Metrics collect stress test #2247

fraillt · 2024-10-25T05:31:15Z

Changes

Added two tests (delta and cumulative temporality) to measuring how much metrics collection phase impact measurements throughput.
Implementation consists of running collection phase in the loop, while simultaneously testing measurements throughput.
The main concern isn't the speed of collection phase itself, but ensuring that Opentelemetry Metrics doesn't significantly contribute to p99 latency.
I didn't customize it for different metrics type, idea is to eventually land #2117, so that I could unify collection phase for other metrics #2145.

Additionally, significantly improved code reuse for stress crate.

Here are some results on my machine:

cargo run --release --package stress --bin metrics_collect -- delta
    Finished `release` profile [optimized] target(s) in 0.07s
     Running `target/release/metrics_collect delta`
     17.38 measurements/ms
     52.54 measurements/it
   3023.88 μs/it
   
cargo run --release --package stress --bin metrics_collect -- cumulative
    Finished `release` profile [optimized] target(s) in 0.07s
     Running `target/release/metrics_collect cumulative`
      9.14 measurements/ms
     24.35 measurements/it
   2665.30 μs/it

For curiosity I have also implemented #2117 and #2145 locally, and results are as follows:

cargo run --release --package stress --bin metrics_collect -- delta
    Finished `release` profile [optimized] target(s) in 0.07s
     Running `target/release/metrics_collect delta`
     56.38 measurements/ms
    154.24 measurements/it
   2735.73 μs/it
   
cargo run --release --package stress --bin metrics_collect -- cumulative
    Finished `release` profile [optimized] target(s) in 0.07s
     Running `target/release/metrics_collect cumulative`
    840.84 measurements/ms
   2077.64 measurements/it
   2470.90 μs/it

Merge requirement checklist

CONTRIBUTING guidelines followed
Unit tests added/updated (if applicable)
Appropriate CHANGELOG.md files updated for non-trivial, user-facing changes
Changes in public API reviewed (if applicable)

linux-foundation-easycla · 2024-10-25T05:31:19Z

The committers listed above are authorized under a signed CLA.

✅ login: fraillt / name: Mindaugas Vinkelis (b4fffe6)
✅ login: lalitb / name: Lalit Kumar Bhasin (7265639)

utpilla · 2024-10-25T22:09:21Z

@fraillt Thanks for the continued interest in making metrics better! I have two suggestions around sending PRs that I would like you to consider.

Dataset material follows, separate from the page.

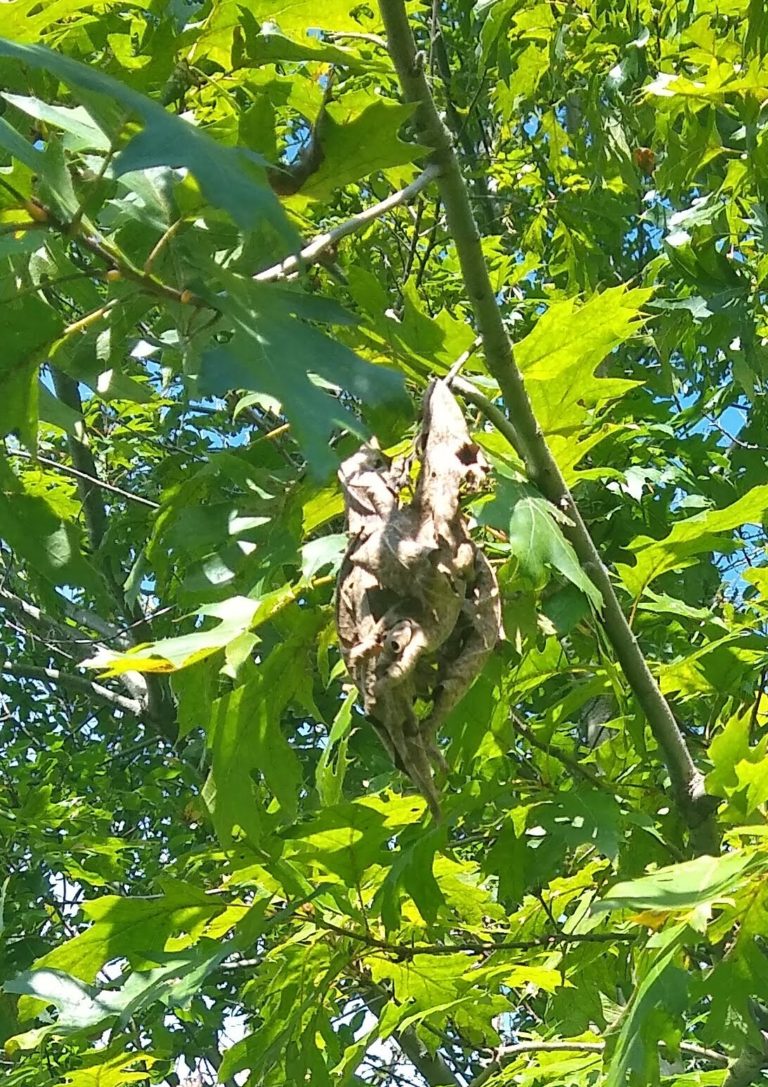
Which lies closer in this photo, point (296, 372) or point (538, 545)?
point (296, 372)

These are mainly directed towards making the PR review process easy and simple (which would in turn result in the getting PRs merged faster).

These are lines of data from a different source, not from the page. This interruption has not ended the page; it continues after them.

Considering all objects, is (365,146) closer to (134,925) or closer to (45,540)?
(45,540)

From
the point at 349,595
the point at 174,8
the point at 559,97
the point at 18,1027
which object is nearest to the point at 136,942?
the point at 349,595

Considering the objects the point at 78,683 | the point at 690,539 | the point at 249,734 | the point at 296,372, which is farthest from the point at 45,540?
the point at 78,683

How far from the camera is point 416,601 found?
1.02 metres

Send targeted PRs aimed at solving one thing at a time. For example, there's a lot of things going on this PR. There's a new test being added as the PR title suggests, there is moving around of files, refactoring around reuse of logic across projects. Each of these different additions/enhancements could be added incrementally instead of doing it in a single shot.
Avoid force pushing the commit. With force push, we have no way to know how many files changed since your last commit. We then have to review all the files again to ensure that the latest commit only made the changes that we were expecting. Retaining the individual commits makes it easy for reviewer.

fraillt · 2024-10-29T19:10:21Z

@fraillt Thanks for the continued interest in making metrics better! I have two suggestions around sending PRs that I would like you to consider. These are mainly directed towards making the PR review process easy and simple (which would in turn result in the getting PRs merged faster).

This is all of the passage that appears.